• _Short task_
Print the passage below about Charles Lindbergh's 1927 landing at Le Bourget in its entirety, word for word.

Shortly before 10:00 on the evening of May 21, 1927, a plane dropped out of the clouds northwest of Paris. After flying over the city and twice circling the Eiffel Tower, it headed northeast toward the normally sleepy airfield at Le Bourget. No one could have been more surprised than the plane’s single pilot, an unknown American who looked more boyish than his twenty-five years, to see the teeming crowds awaiting him. When he landed his plane at 10:32 that night, the young man had been flying for more than thirty-three hours. By the time he fell asleep early the next morning—after fighting free from the crowds that pulled him from his plane, talking to the crush of international press that had gathered to cover his unprecedented feat, and taking a hot bath at the ambassador’s residence in Paris—he had been awake for more than sixty hours.1
By becoming the first human being to fly alone across the Atlantic, Charles Lindbergh went from an unassuming postal pilot to the world’s most famous person—literally overnight. His accomplishment was an example of extraordinary skill and courage, one that many others had failed to achieve in the years and months before, often perishing in the process. But the crowds at Le Bourget, and later in New York, and indeed everywhere Lindbergh would go from then on, weren’t just celebrating one man’s exploit.

• _Excerpted data_
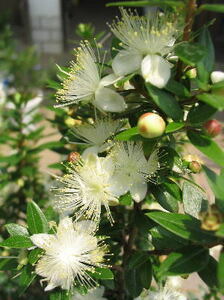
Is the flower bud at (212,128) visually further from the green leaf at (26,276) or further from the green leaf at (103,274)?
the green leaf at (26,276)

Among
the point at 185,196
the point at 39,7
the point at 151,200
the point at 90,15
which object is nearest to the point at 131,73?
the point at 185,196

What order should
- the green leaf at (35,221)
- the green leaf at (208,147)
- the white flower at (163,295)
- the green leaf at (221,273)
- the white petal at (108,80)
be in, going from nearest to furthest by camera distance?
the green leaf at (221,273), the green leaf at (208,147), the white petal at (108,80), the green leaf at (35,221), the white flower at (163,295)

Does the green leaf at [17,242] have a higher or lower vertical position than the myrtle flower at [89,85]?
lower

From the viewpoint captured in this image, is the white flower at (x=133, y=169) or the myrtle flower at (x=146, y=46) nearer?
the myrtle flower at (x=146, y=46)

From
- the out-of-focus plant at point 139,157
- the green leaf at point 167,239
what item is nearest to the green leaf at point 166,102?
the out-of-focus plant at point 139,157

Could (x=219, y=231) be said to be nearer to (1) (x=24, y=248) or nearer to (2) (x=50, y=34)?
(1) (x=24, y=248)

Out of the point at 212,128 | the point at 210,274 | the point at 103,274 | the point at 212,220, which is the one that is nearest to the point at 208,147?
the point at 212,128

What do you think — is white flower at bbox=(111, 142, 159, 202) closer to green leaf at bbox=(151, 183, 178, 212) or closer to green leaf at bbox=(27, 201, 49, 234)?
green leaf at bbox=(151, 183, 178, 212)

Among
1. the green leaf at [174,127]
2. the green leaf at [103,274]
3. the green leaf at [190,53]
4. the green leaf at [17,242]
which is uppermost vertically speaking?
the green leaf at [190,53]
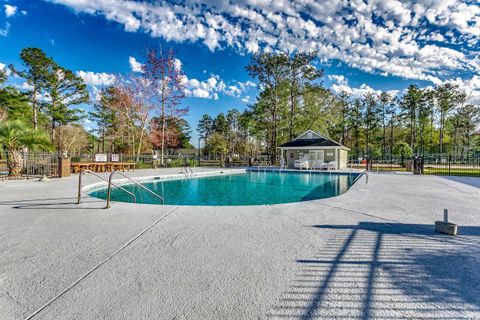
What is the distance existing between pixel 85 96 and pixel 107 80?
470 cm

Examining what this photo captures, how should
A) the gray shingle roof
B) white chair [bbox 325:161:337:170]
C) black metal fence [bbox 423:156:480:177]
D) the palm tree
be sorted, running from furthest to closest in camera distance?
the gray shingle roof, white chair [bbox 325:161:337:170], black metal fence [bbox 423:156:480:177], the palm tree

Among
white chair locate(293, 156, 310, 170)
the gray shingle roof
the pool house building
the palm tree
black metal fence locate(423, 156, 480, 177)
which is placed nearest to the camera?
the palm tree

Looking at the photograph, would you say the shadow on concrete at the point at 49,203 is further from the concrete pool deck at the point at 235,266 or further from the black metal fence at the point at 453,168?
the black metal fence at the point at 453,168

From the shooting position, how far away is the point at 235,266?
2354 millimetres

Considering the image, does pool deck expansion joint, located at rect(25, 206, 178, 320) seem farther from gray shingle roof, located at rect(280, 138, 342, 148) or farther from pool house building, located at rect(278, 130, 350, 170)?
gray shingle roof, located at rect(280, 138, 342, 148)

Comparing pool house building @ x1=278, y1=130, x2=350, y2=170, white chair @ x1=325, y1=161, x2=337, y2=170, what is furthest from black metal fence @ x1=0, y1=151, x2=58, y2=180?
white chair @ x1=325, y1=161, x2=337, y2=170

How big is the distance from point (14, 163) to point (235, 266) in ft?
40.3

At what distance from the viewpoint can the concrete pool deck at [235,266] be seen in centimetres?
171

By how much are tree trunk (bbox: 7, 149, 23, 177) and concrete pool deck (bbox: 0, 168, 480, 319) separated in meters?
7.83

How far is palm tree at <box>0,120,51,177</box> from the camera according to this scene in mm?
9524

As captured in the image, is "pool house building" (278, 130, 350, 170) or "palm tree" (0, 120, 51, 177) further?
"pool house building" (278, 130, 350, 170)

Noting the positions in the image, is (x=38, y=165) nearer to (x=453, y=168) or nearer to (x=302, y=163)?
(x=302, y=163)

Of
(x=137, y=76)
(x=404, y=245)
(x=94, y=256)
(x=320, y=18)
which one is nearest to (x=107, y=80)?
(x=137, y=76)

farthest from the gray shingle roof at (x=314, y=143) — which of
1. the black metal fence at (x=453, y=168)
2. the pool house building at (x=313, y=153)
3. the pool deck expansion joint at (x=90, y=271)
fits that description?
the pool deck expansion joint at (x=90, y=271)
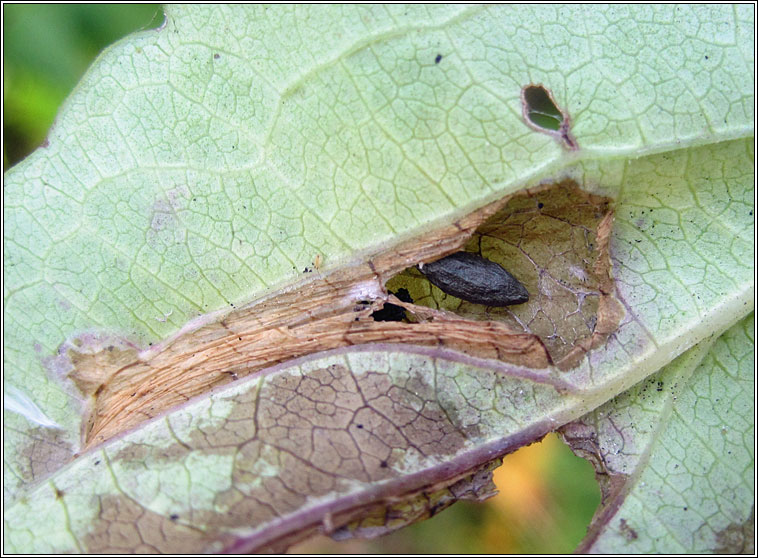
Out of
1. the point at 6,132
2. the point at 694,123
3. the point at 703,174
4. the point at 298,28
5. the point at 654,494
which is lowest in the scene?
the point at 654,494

• _Exercise answer_
Shortly before 10:00 on the evening of May 21, 1927, a plane dropped out of the clouds northwest of Paris. After flying over the city and twice circling the Eiffel Tower, it headed northeast toward the normally sleepy airfield at Le Bourget. No one could have been more surprised than the plane’s single pilot, an unknown American who looked more boyish than his twenty-five years, to see the teeming crowds awaiting him. When he landed his plane at 10:32 that night, the young man had been flying for more than thirty-three hours. By the time he fell asleep early the next morning—after fighting free from the crowds that pulled him from his plane, talking to the crush of international press that had gathered to cover his unprecedented feat, and taking a hot bath at the ambassador’s residence in Paris—he had been awake for more than sixty hours.1
By becoming the first human being to fly alone across the Atlantic, Charles Lindbergh went from an unassuming postal pilot to the world’s most famous person—literally overnight. His accomplishment was an example of extraordinary skill and courage, one that many others had failed to achieve in the years and months before, often perishing in the process. But the crowds at Le Bourget, and later in New York, and indeed everywhere Lindbergh would go from then on, weren’t just celebrating one man’s exploit.